Tous mes articles

«Service postaux pour tous» ou «offices postaux pour tous»?

Au menu des votations de septembre prochain figure l’initiative populaire «Service postaux pour tous», déposée en 2002 par des organisations de gauche. Cette initiative s’inscrit dans le contexte de la résistance à la fermeture de certains offices postaux. Au mois de mars dernier, les Chambres fédérales ont suivi l’avis du Conseil fédéral et se sont prononcées contre cette initiative, pour le motif principal que l’essentiel de ses revendications avait été pris en compte dans une récente révision de la loi sur la poste.

L’enjeu est la formulation du mandat constitutionnel donné à La Poste. Actuellement, l’article 92 de la Constitution fédérale dit que «la Confédération veille à ce qu’un service universel suffisant en matière de services postaux et de télécommunications soit assuré à des prix raisonnables dans toutes les régions du pays». Cette exigence de service universel est jugée insuffisante par les auteurs de l’initiative, qui proposent d’y ajouter deux alinéas:

La Confédération garantit un service postal universel répondant aux besoins et aux attentes de la population et de l’économie. La réalisation de cet objectif requiert un réseau d’offices de poste qui couvre l’ensemble du pays. La Confédération veille à ce que les communes soient associées aux décisions relatives au réseau des offices de poste.

Les coûts occasionnés par le service postal universel qui ne sont couverts ni par les recettes des services réservés, ni par les redevances de concession sont pris en charge par la Confédération.

Au mandat de prestations déjà existant (assurer le service postal universel), on ajouterait donc un mandat d’infrastructure (desservir un réseau d’offices de poste). De plus, la Confédération se verrait imposer une prise en charge des coûts que La Poste ne pourrait pas couvrir elle-même.

On pourrait discuter utilement de la question de savoir si le rôle de l’Etat doit se limiter à prévoir l’existence de «services postaux», ou s’il importe réellement que les citoyens soient rassurés par la présence physique, à cent mètres au plus de leur palier, d’authentiques «offices de poste» à enseignes jaunes aux guichets desquels se tiendraient d’authentiques postiers en uniforme… Au cas où l’on serait raisonnablement convaincu de la nécessité d’élargir le maillage actuel des bureaux de poste, on pourrait encore se demander si La Poste s’y prend d’une manière adéquate, notamment lorsqu’elle supprime des offices dans des endroits isolés plutôt que dans des régions urbaines déjà bien desservies.

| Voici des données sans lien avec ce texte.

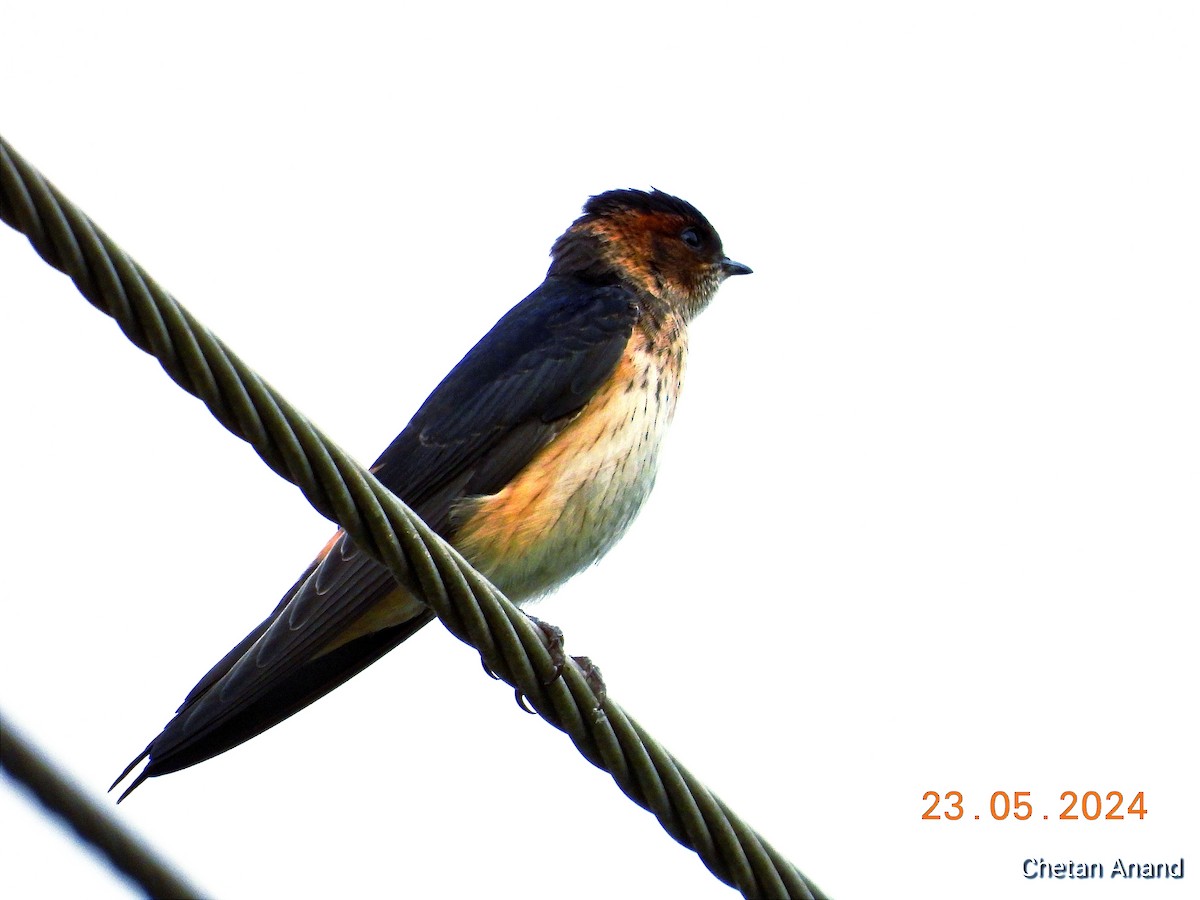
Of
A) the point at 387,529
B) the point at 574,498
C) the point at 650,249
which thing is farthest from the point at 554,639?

En l’occurrence, ces questions de fond ont été évacuées par le fait que, il y a une année, les Chambres fédérales ont approuvé une révision de la loi sur la poste, qui oblige désormais celle-ci à exploiter un réseau d’offices de poste sur l’ensemble du territoire. L’article 2 de la loi sur la poste a en effet été complété comme suit:

La Poste exploite un réseau d’offices de poste couvrant l’ensemble du pays et assure que les prestations du service universel soient disponibles dans toutes les régions pour tous les groupes de la population à une distance raisonnable.

Indépendamment de l’initiative, le mandat de prestations inscrit dans la Constitution se trouve donc complété par un mandat d’infrastructure inscrit dans la loi. Cette adjonction satisfait l’essentiel des revendications de l’initiative populaire. Et si l’on se soucie un tant soit peu de préserver la liberté d’action de l’ex-régie fédérale et de ménager les finances publiques, on ne peut que se réjouir de ce que ce mandat d’infrastructure soit finalement inscrit dans une simple loi plutôt que gravé dans la Constitution!

En fait, la principale divergence par rapport à l’initiative populaire concerne la question des coûts. Alors que l’initiative demande que la Confédération prenne à sa charge les coûts non couverts du service postal universel, la solution votée par les Chambres continue d’obliger La Poste à couvrir les coûts du service universel par ses diverses autres recettes. Cette question de financement semble être la principale raison pour laquelle les milieux de gauche n’ont pas voulu retirer leur initiative.

Bien entendu, chacun souhaite bénéficier d’offices de poste proches et performants. On conviendra toutefois qu’il serait inopportun d’imposer à La Poste le carcan très peu commercial d’un maillage territorial rigide. A plus forte raison, il serait inacceptable de dispenser cette entreprise de toute préoccupation financière et de mettre d’emblée à la charge de la collectivité les coûts d’un réseau rendu inadaptable. Pour ces raisons, il y aura lieu de rejeter l’initiative «Service postaux pour tous».